On Feb 10, 2012, at 4:24 PM, Dan Kegel wrote:
On Fri, Feb 10, 2012 at 2:00 PM, Charles Davis cdavis@mymail.mines.edu wrote:
p->StartingDataSector = l->start_sector;
p->EndDataSector = l->end_sector;
p->EndLayerZeroSector = l->end_sector_l0;
p->StartingDataSector = GET_BE_DWORD(l->start_sector);
p->EndDataSector = GET_BE_DWORD(l->end_sector);
p->EndLayerZeroSector = GET_BE_DWORD(l->end_sector_l0);
I don't know about this. To make your original patch work right on Mac, one of the things I had to do was get rid of the OSReadBigInt32() calls that swapped the endianness of the sector fields from big to host.
This was needed for Dragon Age Origins able to detect its disc, see http://bugs.winehq.org/show_bug.cgi?id=29667 That's our source of truth, I guess.

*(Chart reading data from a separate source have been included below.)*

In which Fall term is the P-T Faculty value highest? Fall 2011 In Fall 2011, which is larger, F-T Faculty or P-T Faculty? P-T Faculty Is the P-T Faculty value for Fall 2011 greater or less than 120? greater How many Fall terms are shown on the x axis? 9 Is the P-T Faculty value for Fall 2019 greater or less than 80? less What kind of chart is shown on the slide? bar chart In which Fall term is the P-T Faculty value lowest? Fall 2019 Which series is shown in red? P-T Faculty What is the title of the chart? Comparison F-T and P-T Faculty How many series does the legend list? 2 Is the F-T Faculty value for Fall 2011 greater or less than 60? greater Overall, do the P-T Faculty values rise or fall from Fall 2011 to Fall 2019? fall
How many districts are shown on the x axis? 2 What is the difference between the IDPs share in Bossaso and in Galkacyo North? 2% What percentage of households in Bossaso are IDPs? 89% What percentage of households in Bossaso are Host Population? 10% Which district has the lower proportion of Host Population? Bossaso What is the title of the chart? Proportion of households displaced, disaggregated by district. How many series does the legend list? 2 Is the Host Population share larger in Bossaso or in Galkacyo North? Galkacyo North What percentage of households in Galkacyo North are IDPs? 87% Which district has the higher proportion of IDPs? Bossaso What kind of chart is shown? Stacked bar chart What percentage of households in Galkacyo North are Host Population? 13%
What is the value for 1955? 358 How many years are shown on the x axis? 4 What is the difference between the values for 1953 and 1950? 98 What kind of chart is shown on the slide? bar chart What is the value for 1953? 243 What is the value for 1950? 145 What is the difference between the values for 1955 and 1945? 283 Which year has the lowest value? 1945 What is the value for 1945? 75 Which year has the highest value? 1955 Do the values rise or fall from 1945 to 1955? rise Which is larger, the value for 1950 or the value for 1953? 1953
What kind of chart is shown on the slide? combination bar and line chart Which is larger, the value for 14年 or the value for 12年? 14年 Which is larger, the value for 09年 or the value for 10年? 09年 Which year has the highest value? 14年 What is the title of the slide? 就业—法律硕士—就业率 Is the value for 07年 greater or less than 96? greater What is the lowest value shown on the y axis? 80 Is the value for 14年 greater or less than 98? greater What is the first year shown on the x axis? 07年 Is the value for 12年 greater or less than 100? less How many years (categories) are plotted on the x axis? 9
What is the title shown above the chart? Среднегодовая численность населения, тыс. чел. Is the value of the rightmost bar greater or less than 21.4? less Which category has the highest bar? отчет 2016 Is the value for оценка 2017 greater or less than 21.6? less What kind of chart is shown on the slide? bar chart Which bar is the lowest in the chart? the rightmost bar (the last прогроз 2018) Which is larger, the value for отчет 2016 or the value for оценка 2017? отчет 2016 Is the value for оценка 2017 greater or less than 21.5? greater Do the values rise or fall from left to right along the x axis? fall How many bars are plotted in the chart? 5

Huh. I guess then that's a problem with your test program, which fails because the descriptor returned from SCSI pass-through (at least, on Mac) has those fields in big-endian order, but the descriptor returned from the IOCTL has them in host order, and the test program compares them directly without swapping one or the other.
Do you have a copy of Dragon Age handy to test with?
No, not for Windows, anyway. I have plenty of other DVD games, though.